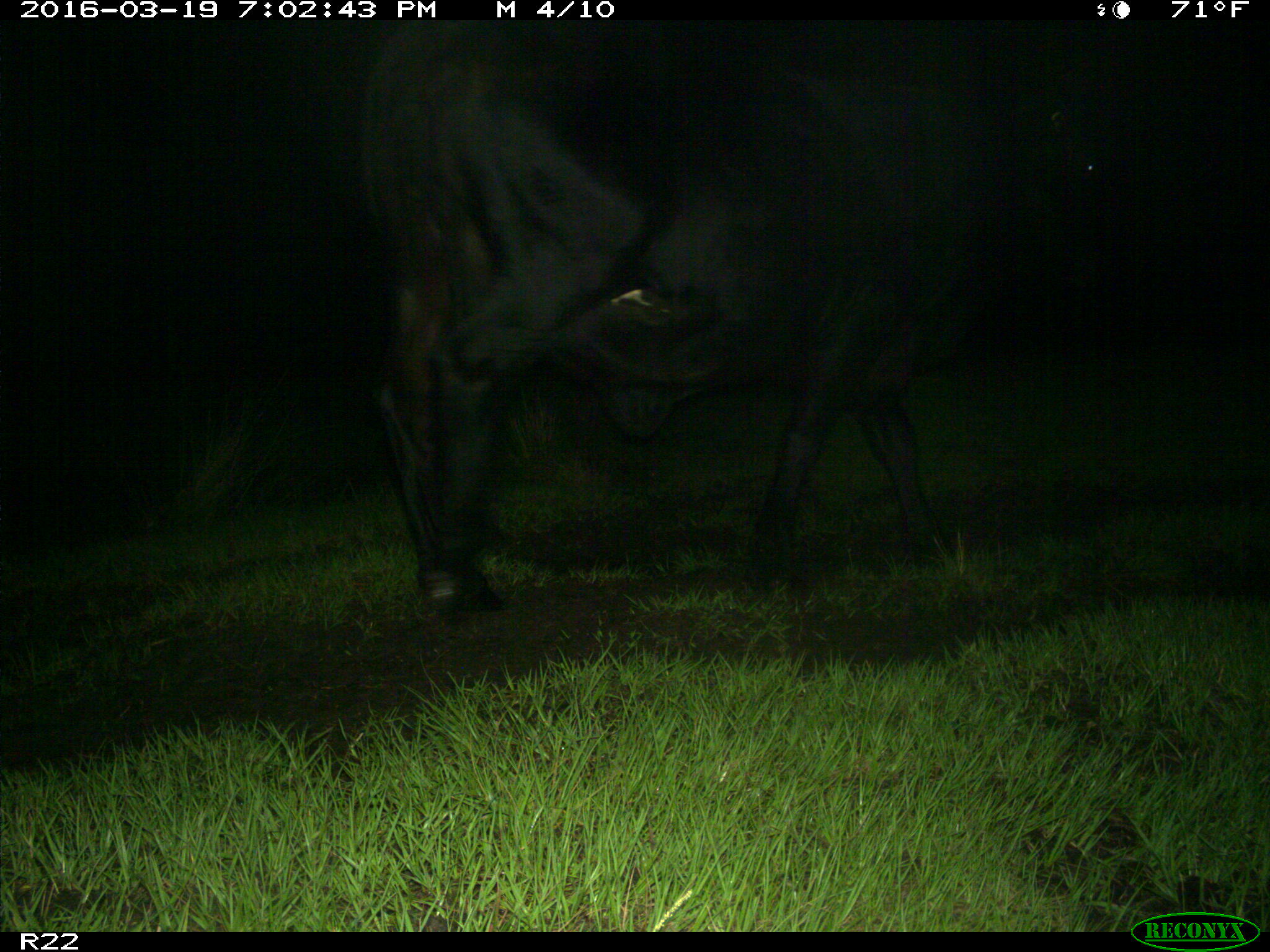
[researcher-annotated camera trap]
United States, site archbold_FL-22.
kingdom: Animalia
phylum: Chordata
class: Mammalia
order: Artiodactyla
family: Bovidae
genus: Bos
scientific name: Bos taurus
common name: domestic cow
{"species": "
-.-.-
● Task: In transcribing the lines above, omit the images and keep all else exact.

● Result for this task:
[researcher-annotated camera trap]
United States, site archbold_FL-22.
kingdom: Animalia
phylum: Chordata
class: Mammalia
order: Artiodactyla
family: Bovidae
genus: Bos
scientific name: Bos taurus
common name: domestic cow
{"species": "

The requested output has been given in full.